Welcome home to art: Artist MURDER puts Sophie Tucker in an Italian context

Written by By Andrew Aragon, for CNN

“No one deserves that coming home to shut the door. If they wish to live, they deserve to live, and let them,” Sophie Tucker once famously said in a radio interview. Now take the phrase: welcome home to art.

Tucker, who died in 1981, was not a woman known for avoiding work and was known in particular for writing and performing. Her fame was largely achieved through song, which has become as synonymous with the name of New York as the city itself. To wit, her first was called “Turn Down for What.”

A new exhibition at MOST in Berlin , New York-based artist Cosimo Monasterio has translated Tucker’s words into a more personal context — and a distinctly Italian one at that. “Thank You for the Greeting” celebrates not only the artist’s hope for reconciliation but her own hopes for a fresh start in Italy, her home country.

As the artist explains in a catalog accompanying the exhibition, the story is one of a mother searching for an idea of home after an unfulfilling, sometimes brutal, international career. The mother (portrayed in Monasterio’s drawings and paintings) leaves New York for Italy, a country that is already defined by her bittersweet relationships with her parents: an unmarried mother with an alcoholic father, and an abusive husband.

“As it is both Spain and Italy, the last quote I can use in my show is also about where the first is from: Germany, the afterword,” Monasterio says. “It refers to the debt or situation I was in to my adopted country, America. I considered myself as a German-American with my identity only having an Italian grandfather.”

Monasterio’s work seeks to contrast the idea of house-hunting with the work that should keep a woman occupied. A pop art homage to Studio 54, in which the artist used shoe horn and magazines to create a club-going aesthetic, “Clean Up Your Stuff” offers a revealing look at the idea of cleanliness itself. “In these lines, I wanted to send out a clear message: not only is it neater to put things out so as to get rid of stuff, but also, when I move to Italy, I want to keep doing what I do,” Monasterio says.

“The work I do is a matter of breaking down all that has to be attended to around a person, and the last thing I wanted to do was buy something. A kitchenette or a sofa,” she explains.

Inevitably, things will not go smoothly.

For her, it’s very much a start-over where she looks to the past: Tucker’s footsteps, her love, the work she performed in the hope of earning recognition.

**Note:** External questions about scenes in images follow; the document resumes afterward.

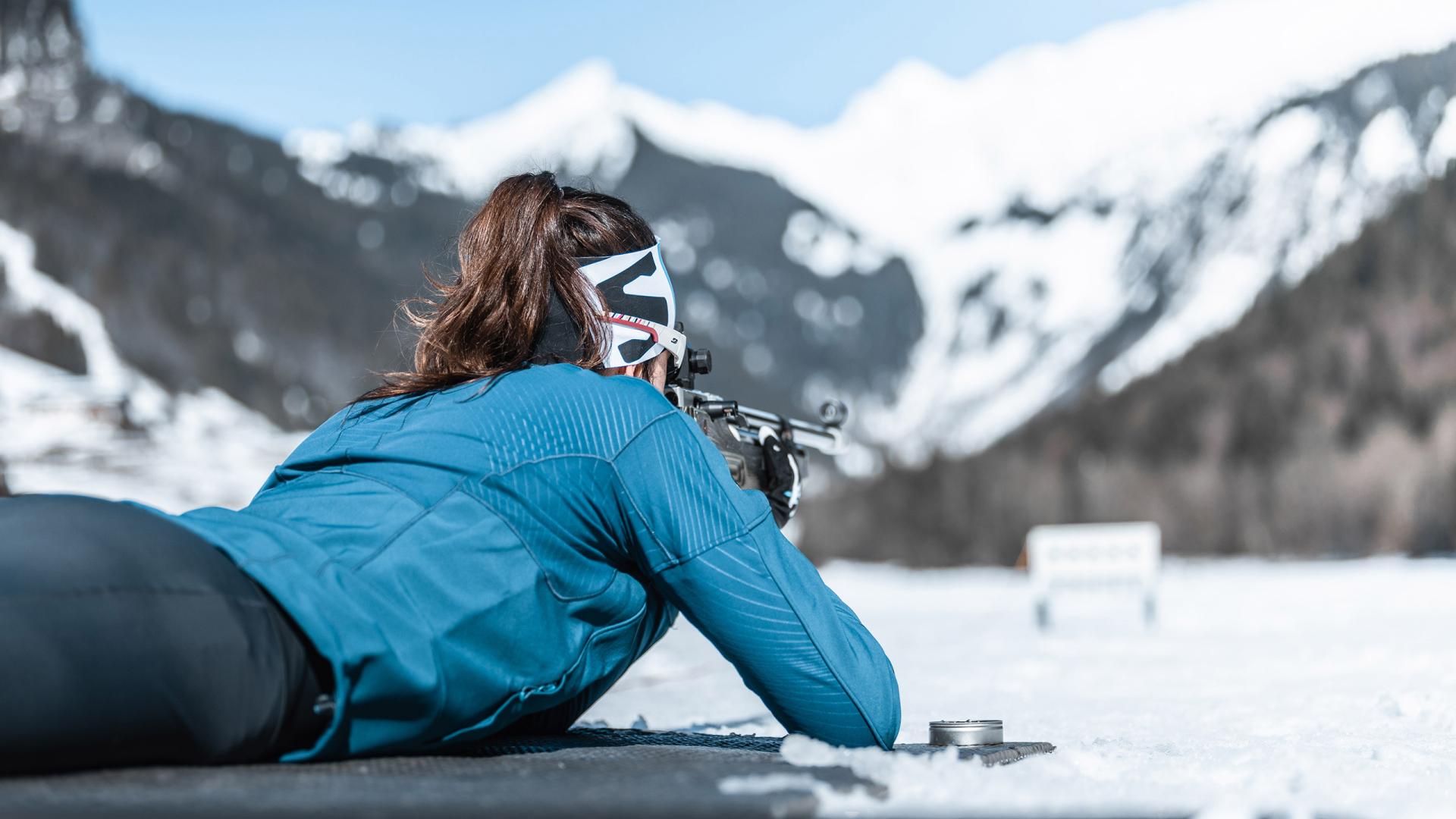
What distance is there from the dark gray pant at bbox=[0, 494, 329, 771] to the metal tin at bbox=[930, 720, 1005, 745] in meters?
0.98

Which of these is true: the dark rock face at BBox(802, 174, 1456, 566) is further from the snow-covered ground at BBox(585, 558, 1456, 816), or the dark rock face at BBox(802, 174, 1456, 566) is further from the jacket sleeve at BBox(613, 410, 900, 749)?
the jacket sleeve at BBox(613, 410, 900, 749)

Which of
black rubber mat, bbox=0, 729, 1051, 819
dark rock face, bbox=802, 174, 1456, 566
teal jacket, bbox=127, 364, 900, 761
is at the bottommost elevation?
black rubber mat, bbox=0, 729, 1051, 819

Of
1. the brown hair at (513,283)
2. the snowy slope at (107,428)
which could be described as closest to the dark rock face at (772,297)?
the snowy slope at (107,428)

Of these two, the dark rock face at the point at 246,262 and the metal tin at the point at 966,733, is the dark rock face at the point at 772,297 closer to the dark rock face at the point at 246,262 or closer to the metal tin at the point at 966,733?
the dark rock face at the point at 246,262

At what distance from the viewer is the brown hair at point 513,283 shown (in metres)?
1.79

“It’s very important for me to show a woman who was an artist. Through you, the viewer, you will be able to recognize how powerful the character of an artist is. When you look at something aesthetically beautiful, you realize that there is the artist there. As an artist, you are able to relive an experience, and that’s a feeling I’ll never be able to find anywhere else,” Monasterio says.

To his knowledge, Monasterio is the first artist to place drawings, paintings and stencils of Tucker in the same context as her musical work. Her musical collaborations may include such iconic songs as “Kiss in the Morning” and “Mama Said Knock You Out” — one of Monasterio’s favorite songs from Tucker’s later career.

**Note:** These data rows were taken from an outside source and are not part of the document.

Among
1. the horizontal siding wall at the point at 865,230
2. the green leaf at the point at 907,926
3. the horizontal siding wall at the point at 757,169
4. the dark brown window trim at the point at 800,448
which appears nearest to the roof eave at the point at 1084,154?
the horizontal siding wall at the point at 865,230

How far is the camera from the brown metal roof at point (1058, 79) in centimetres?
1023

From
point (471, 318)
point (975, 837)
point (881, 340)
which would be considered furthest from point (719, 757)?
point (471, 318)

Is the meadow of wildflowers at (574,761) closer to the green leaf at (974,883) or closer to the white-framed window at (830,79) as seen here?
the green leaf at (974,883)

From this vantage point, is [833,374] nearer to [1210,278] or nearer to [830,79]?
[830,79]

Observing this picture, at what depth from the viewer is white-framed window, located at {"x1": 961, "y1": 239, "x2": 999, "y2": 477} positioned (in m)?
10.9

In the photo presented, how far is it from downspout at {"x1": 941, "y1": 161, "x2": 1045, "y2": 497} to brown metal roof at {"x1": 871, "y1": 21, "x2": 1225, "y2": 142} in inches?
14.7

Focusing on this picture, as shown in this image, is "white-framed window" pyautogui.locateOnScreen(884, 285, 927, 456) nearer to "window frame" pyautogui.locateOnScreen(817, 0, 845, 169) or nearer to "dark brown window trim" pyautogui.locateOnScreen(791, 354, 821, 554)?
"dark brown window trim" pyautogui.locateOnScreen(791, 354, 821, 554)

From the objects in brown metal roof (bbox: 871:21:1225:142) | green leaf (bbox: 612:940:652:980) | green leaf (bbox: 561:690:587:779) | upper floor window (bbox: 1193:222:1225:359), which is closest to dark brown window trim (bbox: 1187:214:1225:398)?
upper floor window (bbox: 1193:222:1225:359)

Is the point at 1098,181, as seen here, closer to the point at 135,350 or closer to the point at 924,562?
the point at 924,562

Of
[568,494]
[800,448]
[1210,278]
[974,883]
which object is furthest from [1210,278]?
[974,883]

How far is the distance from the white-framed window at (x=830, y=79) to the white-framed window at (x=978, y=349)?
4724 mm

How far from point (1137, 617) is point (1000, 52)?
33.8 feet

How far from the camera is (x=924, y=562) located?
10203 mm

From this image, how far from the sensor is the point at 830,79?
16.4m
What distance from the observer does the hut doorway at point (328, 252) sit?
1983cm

“When the [partner] of one of your friends dies, it’s like that song. It affects the whole family and everyone, and so I decided to write a song based on the death of your friend. In the end, the song is about Tucker and I, but there are many families who feel the loss of a loved one through art as well,” Monasterio says.

The show at MOST will also feature a section in which the artist discusses a particular wall near her apartment in Manhattan. “I found herself a wall of photographs by Tucker in my apartment, a wall, which I believe, speaks of something important: going to a photo booth when I was young. And if all of that is not enough, I also found the graffiti of the underground image Art Modell painted on a wall of my flat: ‘I Was Born Out of Trash.”

“But that song I should have made two lines bigger,” Monasterio says. “It’s best left alone.”